The World Health Organization (WHO, Geneva, Switzerland; www.who.int), in association with the International Federation of Gynecology and Obstetrics (FIGO) and the International Confederation of Midwives (ICM), has released new evidence-based guidelines redefining how PPH is prevented, diagnosed, and managed. The recommendations draw from the largest study to date on postpartum bleeding, published in The Lancet, and introduce updated diagnostic criteria for earlier intervention. Clinicians are now advised to act when blood loss reaches 300 mL accompanied by abnormal vital signs, instead of waiting for the traditional 500 mL threshold.
The new guidelines call for the use of calibrated drapes, simple measurement tools that collect and quantify blood loss to enable rapid detection. Once PPH is diagnosed, health workers are urged to deploy the MOTIVE bundle, which includes uterine Massage, Oxytocic drugs, Tranexamic acid (TXA), Intravenous fluids, Vaginal and genital tract Examination, with escalation to surgery or transfusion if bleeding persists. These practical, standardized actions are designed to support effective responses in low-resource and high-stress healthcare settings.

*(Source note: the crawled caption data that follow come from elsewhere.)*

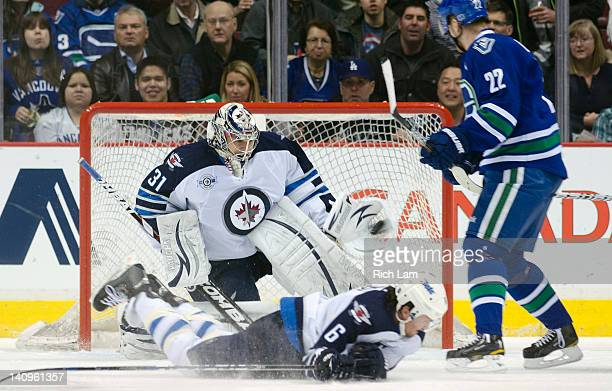 Goalie Ondrej Pavelec of the Winnipeg Jets makes a glove save as Ron Hainsey sprawls to try and block the shot and Daniel Sedin of the Vancouver...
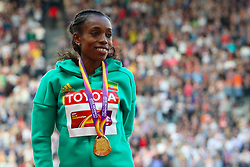 London, 2017 August 06. Almaz Ayana of Ethiopia, gold medalist in the women's 10,000m on the podium on day three of the IAAF London 2017 world Championships at the London Stadium. © Paul Davey.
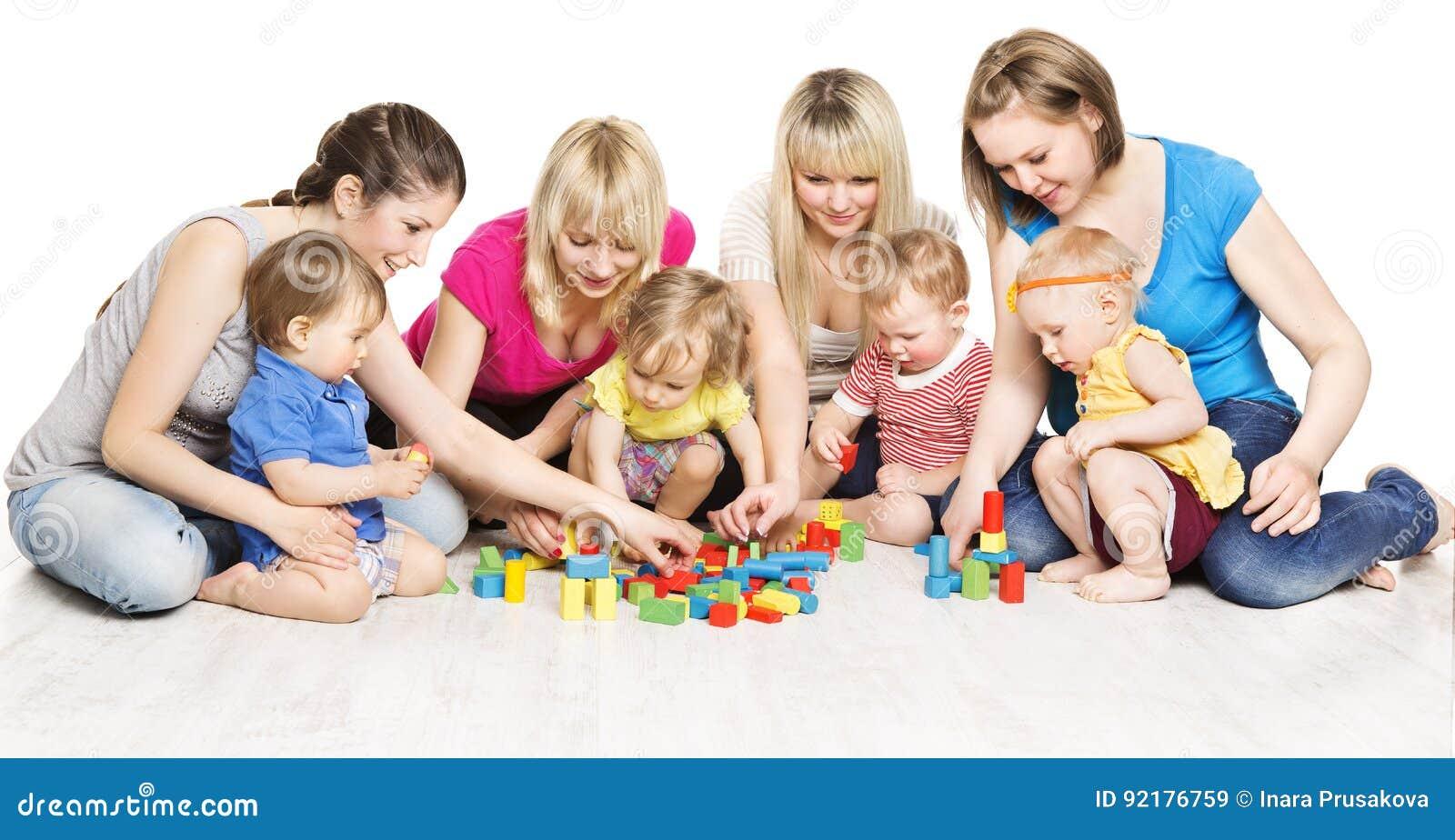 Mödrar och ungegruppen som spelar leksaker, moderlek med, behandla som ett barn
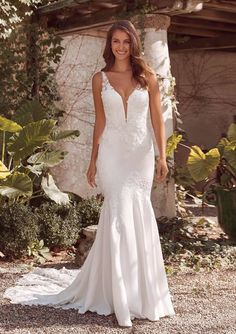 Feel glamorous in this gorgeous crepe fit and flare gown. Embroidered and Venice lace with hand beaded appliqués accentuate your figure. With a deep plunge and illusion back. Finished with a shaped illusion train for stunning wedding pictures. A raised neckline version is available and also an ivory beaded version without silver beading is available.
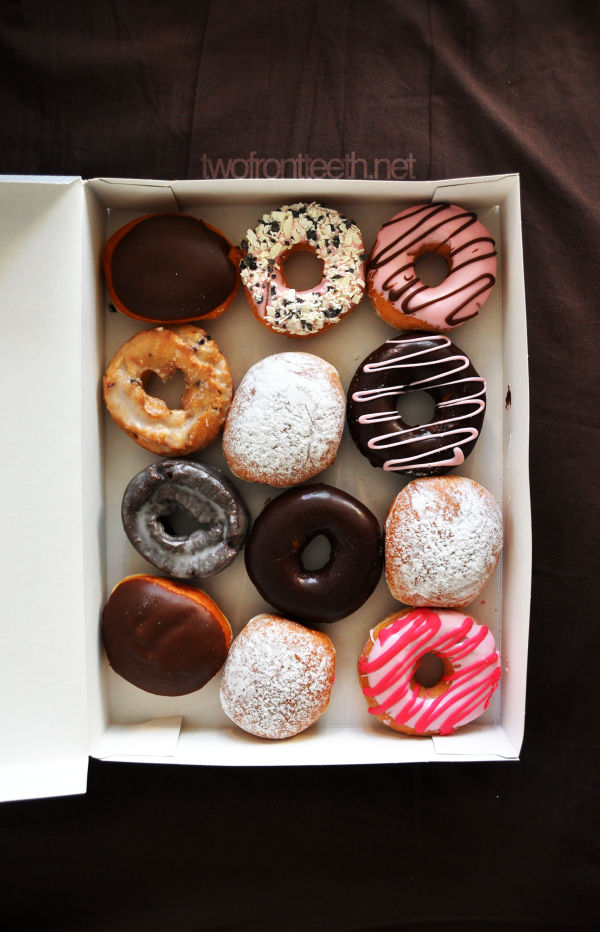 a dozen of krispy kream donuts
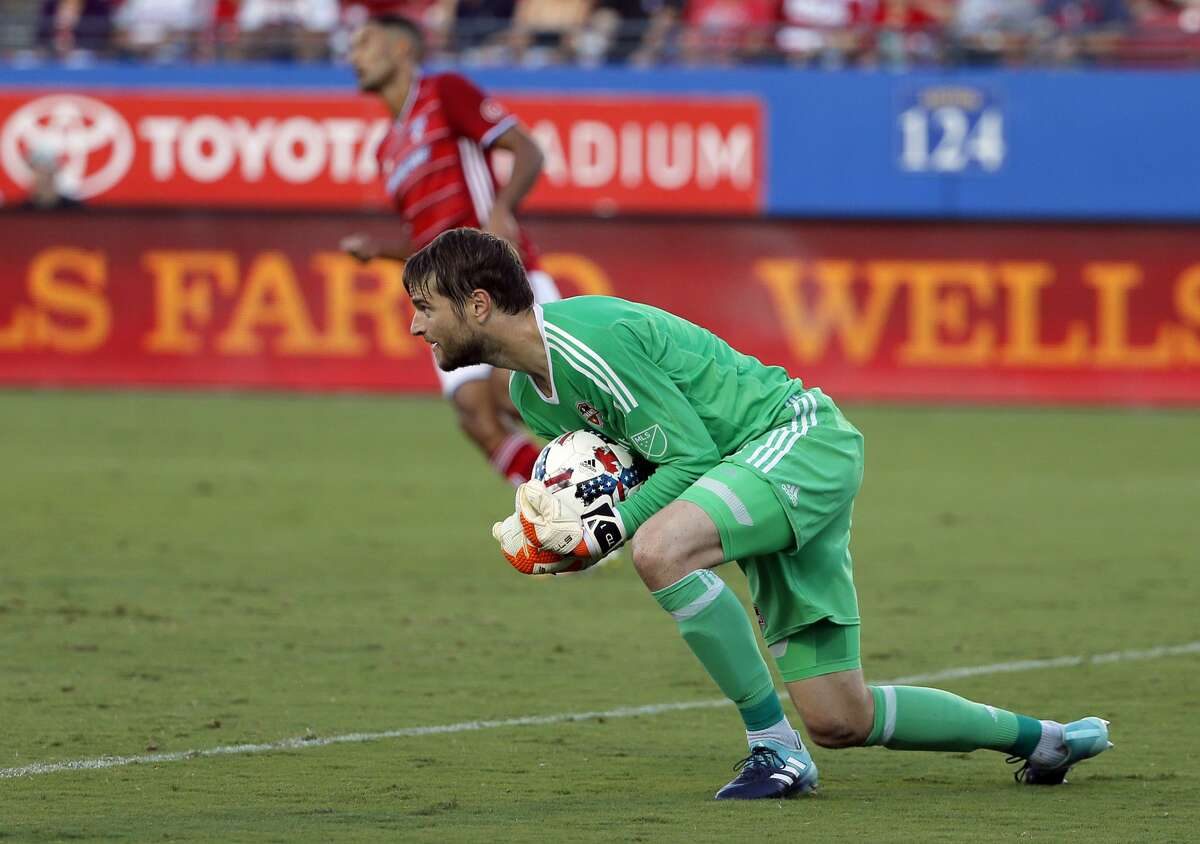 Houston Dynamo goalkeeper Tyler Deric controls a shot by FC Dallas in the first half of an MLS soccer game, Wednesday, Aug. 23, 2017, in Frisco, Texas. (AP Photo/Tony Gutierrez)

The recommendations also highlight the importance of prevention through maternal health care. Addressing anemia before and during pregnancy is critical, with daily iron and folate supplements or intravenous iron therapy recommended when oral treatments fail. Preventive measures such as perineal massage and the use of uterotonic drugs like oxytocin or heat-stable carbetocin are advised during labor, with misoprostol reserved for use when other options are unavailable.
These consolidated guidelines represent a major milestone in the global effort to eliminate PPH-related deaths. They are supported by a set of training and implementation resources developed with partners such as UNFPA. These include simulation-based learning modules, national rollout frameworks, and materials for strengthening emergency obstetric response. Together, they form part of the Global Roadmap to Combat Postpartum Hemorrhage (2023–2030).
“Postpartum hemorrhage is the most dangerous childbirth complication since it can escalate with such alarming speed. While it is not always predictable, deaths are preventable with the right care,” said Dr Jeremy Farrar, Assistant Director-General for Health Promotion and Disease Prevention and Care. “These guidelines are designed to maximize impact where the burden is highest and resources are most limited – helping ensure more women survive childbirth and can return home safely to their families.”